[[ TASK INPUT open ]]

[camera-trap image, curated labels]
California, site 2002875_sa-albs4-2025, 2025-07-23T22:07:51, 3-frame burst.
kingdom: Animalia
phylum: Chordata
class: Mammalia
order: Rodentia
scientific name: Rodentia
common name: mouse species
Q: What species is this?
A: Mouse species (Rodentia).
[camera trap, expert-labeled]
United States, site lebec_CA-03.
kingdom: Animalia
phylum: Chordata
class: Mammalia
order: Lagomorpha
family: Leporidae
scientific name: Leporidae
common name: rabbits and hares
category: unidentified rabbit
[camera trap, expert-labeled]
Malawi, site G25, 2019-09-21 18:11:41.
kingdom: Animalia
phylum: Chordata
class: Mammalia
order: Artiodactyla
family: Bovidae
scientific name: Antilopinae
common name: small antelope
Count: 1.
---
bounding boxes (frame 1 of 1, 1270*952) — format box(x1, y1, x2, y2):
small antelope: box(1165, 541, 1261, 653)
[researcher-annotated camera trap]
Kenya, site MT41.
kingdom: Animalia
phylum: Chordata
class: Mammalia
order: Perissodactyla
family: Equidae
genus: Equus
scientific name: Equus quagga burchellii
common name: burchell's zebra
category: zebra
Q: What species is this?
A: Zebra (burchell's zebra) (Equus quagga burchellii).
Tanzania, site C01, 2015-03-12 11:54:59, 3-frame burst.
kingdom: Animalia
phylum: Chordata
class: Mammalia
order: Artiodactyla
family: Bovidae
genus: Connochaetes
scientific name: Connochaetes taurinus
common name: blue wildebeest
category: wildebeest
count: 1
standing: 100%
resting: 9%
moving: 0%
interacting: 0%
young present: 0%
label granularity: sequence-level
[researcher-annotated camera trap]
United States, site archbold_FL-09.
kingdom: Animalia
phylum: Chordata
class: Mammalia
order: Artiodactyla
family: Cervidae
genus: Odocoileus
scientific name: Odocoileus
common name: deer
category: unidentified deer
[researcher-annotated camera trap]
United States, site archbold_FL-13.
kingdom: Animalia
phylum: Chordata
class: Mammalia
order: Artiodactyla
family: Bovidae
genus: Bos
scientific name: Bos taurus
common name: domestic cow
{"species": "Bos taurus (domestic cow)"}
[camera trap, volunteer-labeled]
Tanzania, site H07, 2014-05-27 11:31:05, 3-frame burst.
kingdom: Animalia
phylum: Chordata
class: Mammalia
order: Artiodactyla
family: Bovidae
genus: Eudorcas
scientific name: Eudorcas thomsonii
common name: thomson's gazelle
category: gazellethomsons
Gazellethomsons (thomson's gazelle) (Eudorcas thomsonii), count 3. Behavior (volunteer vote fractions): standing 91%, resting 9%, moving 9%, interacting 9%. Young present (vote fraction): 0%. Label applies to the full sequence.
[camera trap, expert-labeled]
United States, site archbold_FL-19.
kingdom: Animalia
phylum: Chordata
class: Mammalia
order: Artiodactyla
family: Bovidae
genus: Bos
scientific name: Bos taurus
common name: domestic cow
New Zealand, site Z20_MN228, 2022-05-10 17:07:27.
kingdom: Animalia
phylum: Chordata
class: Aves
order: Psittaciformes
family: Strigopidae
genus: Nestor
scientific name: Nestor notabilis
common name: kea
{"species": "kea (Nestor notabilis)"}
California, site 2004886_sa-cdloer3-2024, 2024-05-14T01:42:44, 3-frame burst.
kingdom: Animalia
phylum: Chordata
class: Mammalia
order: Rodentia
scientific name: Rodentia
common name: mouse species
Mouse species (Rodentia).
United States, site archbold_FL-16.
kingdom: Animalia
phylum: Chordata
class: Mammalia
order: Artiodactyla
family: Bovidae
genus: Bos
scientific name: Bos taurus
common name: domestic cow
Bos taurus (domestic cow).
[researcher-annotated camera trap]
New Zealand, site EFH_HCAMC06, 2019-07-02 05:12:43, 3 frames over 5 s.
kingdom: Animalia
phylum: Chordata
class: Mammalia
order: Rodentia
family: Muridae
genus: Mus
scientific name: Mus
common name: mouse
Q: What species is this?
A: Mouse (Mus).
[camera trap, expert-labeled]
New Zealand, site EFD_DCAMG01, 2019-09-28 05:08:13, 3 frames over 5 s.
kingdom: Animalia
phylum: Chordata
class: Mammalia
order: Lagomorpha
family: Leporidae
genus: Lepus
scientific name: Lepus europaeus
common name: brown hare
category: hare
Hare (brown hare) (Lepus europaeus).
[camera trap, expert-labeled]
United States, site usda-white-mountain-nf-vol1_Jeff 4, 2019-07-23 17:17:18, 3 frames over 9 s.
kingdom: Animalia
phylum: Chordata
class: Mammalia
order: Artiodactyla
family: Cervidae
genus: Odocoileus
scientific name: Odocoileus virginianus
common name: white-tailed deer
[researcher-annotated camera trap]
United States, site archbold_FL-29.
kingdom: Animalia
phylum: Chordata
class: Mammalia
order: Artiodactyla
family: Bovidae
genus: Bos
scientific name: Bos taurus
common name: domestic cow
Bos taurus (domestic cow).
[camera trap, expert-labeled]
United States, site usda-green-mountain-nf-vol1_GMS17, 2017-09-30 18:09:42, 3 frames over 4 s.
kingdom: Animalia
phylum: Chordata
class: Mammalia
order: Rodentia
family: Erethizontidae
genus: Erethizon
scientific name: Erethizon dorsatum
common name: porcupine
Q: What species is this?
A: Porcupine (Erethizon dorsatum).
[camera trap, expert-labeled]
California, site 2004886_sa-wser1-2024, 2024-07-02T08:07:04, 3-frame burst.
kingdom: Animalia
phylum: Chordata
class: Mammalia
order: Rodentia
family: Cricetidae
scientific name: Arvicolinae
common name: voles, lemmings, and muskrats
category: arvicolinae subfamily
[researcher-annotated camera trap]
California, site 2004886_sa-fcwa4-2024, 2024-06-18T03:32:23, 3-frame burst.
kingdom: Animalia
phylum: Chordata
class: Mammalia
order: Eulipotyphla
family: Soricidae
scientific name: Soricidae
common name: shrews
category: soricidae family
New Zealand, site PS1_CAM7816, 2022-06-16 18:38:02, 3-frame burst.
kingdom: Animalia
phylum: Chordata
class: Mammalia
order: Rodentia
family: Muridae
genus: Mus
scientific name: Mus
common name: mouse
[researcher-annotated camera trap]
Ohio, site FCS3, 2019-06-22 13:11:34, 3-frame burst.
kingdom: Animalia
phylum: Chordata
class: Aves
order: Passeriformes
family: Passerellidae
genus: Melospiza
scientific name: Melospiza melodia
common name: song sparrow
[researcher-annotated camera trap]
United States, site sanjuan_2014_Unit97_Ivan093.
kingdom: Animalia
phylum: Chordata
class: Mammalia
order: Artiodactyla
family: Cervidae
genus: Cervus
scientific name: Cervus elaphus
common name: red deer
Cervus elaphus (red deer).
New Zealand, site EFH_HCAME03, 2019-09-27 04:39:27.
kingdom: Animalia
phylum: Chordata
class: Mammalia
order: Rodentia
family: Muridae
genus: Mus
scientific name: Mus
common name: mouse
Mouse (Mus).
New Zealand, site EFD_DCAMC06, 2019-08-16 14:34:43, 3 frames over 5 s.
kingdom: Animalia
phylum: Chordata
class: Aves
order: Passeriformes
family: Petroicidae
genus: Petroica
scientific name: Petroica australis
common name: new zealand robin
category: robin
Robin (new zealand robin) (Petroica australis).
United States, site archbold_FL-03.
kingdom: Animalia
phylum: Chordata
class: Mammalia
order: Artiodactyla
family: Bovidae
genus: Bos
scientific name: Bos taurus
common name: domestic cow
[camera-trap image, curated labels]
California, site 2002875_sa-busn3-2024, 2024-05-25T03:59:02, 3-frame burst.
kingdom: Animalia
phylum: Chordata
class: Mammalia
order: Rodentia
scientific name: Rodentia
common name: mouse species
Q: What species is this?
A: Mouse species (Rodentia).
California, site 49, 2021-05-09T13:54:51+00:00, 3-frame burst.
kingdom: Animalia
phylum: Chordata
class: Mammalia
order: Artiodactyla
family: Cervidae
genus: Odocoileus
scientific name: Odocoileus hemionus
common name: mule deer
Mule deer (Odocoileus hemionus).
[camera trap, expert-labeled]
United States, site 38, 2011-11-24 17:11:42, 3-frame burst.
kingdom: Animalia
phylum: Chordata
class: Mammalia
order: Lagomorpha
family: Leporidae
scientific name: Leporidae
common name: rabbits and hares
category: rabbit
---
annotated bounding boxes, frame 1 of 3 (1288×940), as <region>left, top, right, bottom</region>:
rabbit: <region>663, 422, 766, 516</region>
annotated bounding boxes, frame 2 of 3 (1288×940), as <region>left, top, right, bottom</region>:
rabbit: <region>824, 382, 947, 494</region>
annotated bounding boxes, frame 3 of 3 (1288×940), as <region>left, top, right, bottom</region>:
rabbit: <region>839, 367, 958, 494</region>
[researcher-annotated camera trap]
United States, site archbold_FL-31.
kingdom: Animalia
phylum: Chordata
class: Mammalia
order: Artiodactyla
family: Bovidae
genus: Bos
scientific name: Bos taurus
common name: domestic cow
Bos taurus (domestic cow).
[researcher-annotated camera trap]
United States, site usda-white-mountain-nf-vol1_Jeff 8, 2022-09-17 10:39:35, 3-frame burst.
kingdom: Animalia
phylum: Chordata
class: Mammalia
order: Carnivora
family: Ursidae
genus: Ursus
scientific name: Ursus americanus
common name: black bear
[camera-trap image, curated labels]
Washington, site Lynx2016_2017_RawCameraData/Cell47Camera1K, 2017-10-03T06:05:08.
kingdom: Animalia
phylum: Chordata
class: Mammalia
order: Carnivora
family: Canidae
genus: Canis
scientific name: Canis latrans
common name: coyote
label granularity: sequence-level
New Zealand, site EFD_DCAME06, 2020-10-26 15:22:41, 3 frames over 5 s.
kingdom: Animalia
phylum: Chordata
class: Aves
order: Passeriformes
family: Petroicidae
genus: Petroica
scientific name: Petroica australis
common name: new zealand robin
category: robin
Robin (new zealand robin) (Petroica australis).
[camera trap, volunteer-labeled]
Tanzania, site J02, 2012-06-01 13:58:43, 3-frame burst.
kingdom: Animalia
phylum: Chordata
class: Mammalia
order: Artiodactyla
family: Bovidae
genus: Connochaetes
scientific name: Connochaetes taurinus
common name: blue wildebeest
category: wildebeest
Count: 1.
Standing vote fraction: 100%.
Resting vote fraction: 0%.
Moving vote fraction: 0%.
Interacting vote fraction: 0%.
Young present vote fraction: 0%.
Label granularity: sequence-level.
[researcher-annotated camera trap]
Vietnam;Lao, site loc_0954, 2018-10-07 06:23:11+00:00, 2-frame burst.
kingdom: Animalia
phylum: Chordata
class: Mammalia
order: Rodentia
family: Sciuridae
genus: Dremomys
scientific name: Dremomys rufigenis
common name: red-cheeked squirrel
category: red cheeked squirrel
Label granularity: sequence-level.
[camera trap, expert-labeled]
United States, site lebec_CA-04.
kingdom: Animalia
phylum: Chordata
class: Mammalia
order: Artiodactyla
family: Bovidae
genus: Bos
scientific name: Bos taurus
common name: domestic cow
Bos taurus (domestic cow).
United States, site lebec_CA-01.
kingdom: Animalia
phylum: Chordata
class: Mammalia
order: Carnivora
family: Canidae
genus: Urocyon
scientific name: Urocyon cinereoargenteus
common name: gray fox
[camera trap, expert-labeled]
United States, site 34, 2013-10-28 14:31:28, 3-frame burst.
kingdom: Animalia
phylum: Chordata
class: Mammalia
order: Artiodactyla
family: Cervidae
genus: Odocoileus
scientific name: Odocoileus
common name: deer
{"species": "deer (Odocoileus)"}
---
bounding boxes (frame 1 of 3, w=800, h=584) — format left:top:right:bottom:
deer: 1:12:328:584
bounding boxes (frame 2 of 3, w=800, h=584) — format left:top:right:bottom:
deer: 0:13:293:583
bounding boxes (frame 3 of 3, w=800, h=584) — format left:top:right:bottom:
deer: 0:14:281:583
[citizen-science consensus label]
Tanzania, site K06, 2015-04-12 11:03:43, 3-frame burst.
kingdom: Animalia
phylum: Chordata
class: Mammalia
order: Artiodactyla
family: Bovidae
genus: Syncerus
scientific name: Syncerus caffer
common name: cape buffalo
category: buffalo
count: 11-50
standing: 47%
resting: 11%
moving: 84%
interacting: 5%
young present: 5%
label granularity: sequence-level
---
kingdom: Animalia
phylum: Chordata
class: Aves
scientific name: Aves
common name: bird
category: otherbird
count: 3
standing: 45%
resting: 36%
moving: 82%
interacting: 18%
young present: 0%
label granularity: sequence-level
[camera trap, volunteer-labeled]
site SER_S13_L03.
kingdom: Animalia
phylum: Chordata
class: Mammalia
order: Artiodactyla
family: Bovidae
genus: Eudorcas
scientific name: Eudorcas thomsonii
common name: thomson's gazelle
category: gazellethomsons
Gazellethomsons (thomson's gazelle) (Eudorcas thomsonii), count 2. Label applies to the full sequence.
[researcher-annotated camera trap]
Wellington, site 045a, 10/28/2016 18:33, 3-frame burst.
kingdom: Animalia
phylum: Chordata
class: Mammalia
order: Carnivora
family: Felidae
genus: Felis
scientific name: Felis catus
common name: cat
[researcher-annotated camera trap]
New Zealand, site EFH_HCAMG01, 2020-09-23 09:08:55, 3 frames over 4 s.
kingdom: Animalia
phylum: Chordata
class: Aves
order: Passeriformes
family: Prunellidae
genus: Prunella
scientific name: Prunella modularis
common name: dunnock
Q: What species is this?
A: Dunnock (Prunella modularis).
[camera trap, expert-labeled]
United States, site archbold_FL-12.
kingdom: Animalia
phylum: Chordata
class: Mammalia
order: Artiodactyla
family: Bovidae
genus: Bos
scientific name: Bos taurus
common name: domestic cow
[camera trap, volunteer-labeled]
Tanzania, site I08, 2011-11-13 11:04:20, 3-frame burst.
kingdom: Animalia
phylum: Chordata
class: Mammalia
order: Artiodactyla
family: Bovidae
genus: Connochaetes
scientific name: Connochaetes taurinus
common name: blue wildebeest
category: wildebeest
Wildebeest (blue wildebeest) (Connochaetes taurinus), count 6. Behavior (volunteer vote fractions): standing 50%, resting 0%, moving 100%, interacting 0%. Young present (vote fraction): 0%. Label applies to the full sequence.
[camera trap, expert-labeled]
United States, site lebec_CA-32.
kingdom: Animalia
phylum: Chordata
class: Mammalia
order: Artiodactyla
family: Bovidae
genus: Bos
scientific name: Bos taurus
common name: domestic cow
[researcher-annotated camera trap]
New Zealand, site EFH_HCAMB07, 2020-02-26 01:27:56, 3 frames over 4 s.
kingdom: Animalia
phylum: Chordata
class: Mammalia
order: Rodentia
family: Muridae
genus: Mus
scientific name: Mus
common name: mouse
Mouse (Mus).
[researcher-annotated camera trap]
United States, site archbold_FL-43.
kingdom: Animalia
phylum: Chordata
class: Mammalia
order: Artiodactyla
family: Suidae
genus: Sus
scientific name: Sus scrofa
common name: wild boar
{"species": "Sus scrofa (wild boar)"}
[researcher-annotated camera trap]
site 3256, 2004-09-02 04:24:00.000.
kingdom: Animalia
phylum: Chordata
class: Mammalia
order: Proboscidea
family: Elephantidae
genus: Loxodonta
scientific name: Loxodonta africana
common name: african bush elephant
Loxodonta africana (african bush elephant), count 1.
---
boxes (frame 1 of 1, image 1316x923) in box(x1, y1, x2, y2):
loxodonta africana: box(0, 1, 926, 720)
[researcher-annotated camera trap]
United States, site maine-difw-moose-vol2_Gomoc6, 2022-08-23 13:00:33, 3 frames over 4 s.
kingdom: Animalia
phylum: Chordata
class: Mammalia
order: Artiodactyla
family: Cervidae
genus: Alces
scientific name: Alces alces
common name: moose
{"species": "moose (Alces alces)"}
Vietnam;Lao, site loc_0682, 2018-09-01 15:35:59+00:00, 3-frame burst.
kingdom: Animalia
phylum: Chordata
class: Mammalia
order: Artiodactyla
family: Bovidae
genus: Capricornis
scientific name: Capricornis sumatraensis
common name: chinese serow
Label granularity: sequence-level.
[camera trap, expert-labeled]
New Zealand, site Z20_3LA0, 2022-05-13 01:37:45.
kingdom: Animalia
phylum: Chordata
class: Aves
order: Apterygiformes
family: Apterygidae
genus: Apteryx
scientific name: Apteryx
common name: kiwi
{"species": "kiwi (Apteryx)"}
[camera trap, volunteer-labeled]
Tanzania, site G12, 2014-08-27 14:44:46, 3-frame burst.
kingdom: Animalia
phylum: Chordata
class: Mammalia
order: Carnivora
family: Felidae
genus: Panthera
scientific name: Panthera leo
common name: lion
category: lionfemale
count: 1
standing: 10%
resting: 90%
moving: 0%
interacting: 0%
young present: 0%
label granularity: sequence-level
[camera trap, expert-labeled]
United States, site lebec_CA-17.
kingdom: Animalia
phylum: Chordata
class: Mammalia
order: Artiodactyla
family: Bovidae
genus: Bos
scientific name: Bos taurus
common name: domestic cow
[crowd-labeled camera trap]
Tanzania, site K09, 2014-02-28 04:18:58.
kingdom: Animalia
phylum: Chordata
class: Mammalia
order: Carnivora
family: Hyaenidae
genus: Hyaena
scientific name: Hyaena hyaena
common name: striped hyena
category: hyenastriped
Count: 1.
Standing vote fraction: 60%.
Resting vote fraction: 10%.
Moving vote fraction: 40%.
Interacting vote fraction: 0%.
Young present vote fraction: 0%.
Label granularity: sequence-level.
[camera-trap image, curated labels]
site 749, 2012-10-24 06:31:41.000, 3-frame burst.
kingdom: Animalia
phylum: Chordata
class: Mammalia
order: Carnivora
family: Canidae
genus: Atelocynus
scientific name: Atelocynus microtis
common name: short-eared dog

[[ TASK INPUT closed ]]

● INSTRUCTIONS TO FOLLOW:
When the entries above show the word "mountain" in a line, copy that line out.

● SOLUTION TO THIS TASK:
United States, site usda-white-mountain-nf-vol1_Jeff 4, 2019-07-23 17:17:18, 3 frames over 9 s.
United States, site usda-green-mountain-nf-vol1_GMS17, 2017-09-30 18:09:42, 3 frames over 4 s.
United States, site usda-white-mountain-nf-vol1_Jeff 8, 2022-09-17 10:39:35, 3-frame burst.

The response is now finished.